------ Data shown ------

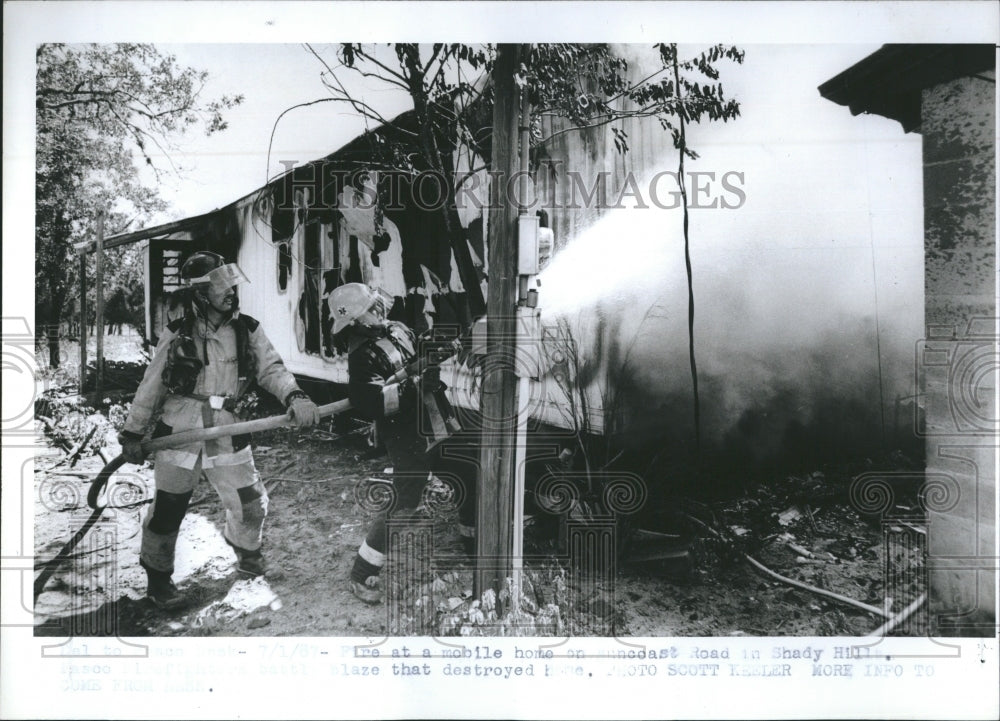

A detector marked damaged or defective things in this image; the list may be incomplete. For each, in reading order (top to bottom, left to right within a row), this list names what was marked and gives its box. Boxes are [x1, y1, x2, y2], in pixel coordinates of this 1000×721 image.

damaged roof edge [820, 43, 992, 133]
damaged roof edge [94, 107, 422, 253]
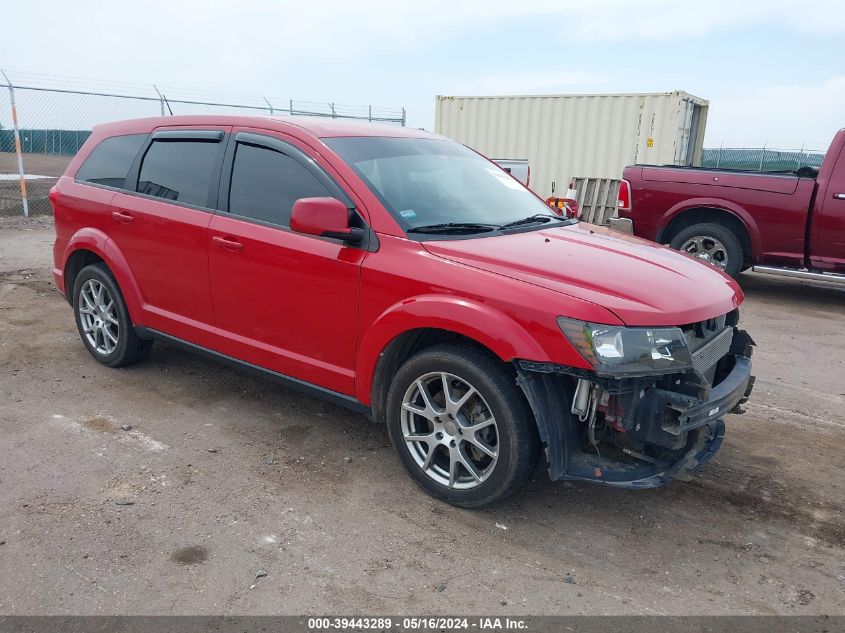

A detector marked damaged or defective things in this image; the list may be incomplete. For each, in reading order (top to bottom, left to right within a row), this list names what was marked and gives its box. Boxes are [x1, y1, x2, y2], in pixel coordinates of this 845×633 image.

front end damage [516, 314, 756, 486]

------

- Activity:
Every line of the data above is to be set down exactly; the pictures are not.

- Result of this task:
A detector marked damaged or defective things in this image; the list may be incomplete. For each, in reading order (top to bottom, left to right within a row), this list names what was marked and gives its box. Boxes are [x1, y1, x2, y2], in pixel coordinates of this 1000×721 image.

damaged roof edge [820, 43, 992, 133]
damaged roof edge [94, 107, 422, 253]

A detector marked damaged or defective things in this image; the list may be incomplete. For each, in reading order (top to bottom, left to right within a row), this list names what was marked and gives its box. Boxes are [x1, y1, x2, y2], in pixel coordinates of this 845×633 image.

front end damage [516, 314, 756, 486]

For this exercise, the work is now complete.